What Should Families Ask When Visiting Life Care Center Of Hilton Head?

Based on this facility's data, families visiting should ask: "What changes have been made since the serious inspection findings, and how are you preventing similar issues?" "What safeguards and monitoring systems are in place to protect residents from abuse or neglect?" "Can I visit during a mealtime to observe dining assistance and food quality?" "How do you handle medical emergencies, and what is your hospital transfer rate?" These questions are particularly relevant given the facility's Immediate Jeopardy citations and the substantiated abuse finding on record.

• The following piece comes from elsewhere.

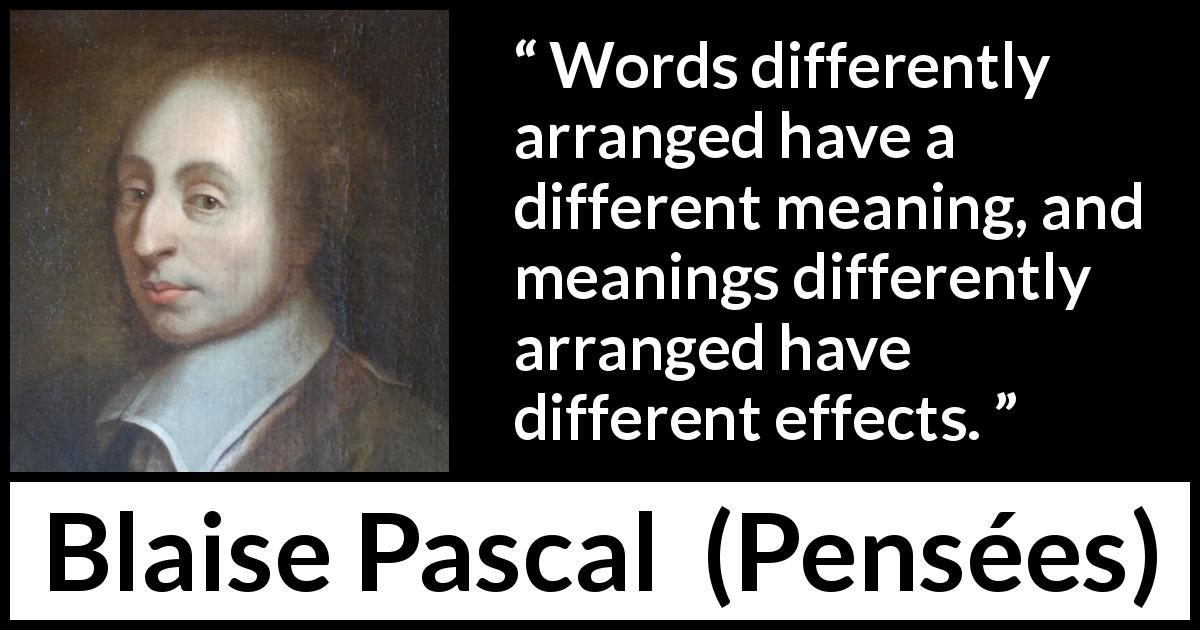 Blaise Pascal quote about words from Pensées (1670) - Words differently arranged have a different meaning, and meanings differently arranged have different effects.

Is Life Care Center Of Hilton Head Safe?

Based on CMS inspection data, Life Care Center of Hilton Head has documented safety concerns. The facility has 1 substantiated abuse finding (meaning confirmed case of resident harm by staff or other residents). Inspectors have issued 1 Immediate Jeopardy citation (the most serious violation level indicating risk of serious injury or death). The facility has a 3-star overall rating and ranks #1 of 100 nursing homes in South Carolina. Families considering this facility should ask detailed questions about what corrective actions have been taken since these incidents.

Do Nurses at Life Care Center Of Hilton Head Stick Around?

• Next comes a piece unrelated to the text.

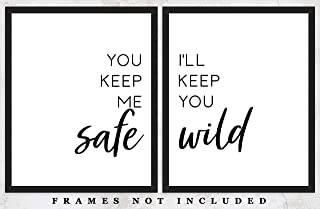 You Keep Me Safe I'll Keep You Wild Typography Wall Art Prints: Set of Two (8x10) Unframed Poster Prints – Great Gift Idea For a Significant Other or That Special Person in Your Life!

Life Care Center of Hilton Head has a staff turnover rate of 32%, which is about average for South Carolina nursing homes (state average: 46%). Moderate turnover is common in nursing homes, but families should still ask about staff tenure and how the facility maintains care continuity when employees leave.

Was Life Care Center Of Hilton Head Ever Fined?

Life Care Center of Hilton Head has been fined $12,740 across 1 penalty action. This is below the South Carolina average of $33,206. While any fine indicates a compliance issue, fines under $50,000 are relatively common and typically reflect isolated problems that were subsequently corrected. Families should ask what specific issues led to these fines and confirm they've been resolved.

Is Life Care Center Of Hilton Head on Any Federal Watch List?

Life Care Center of Hilton Head is not on any federal watch list. The most significant is the Special Focus Facility (SFF) program, which identifies the bottom 1% of nursing homes nationally based on persistent, serious quality problems. Not being on this list means the facility has avoided the pattern of deficiencies that triggers enhanced federal oversight. This is a positive indicator, though families should still review the facility's inspection history directly.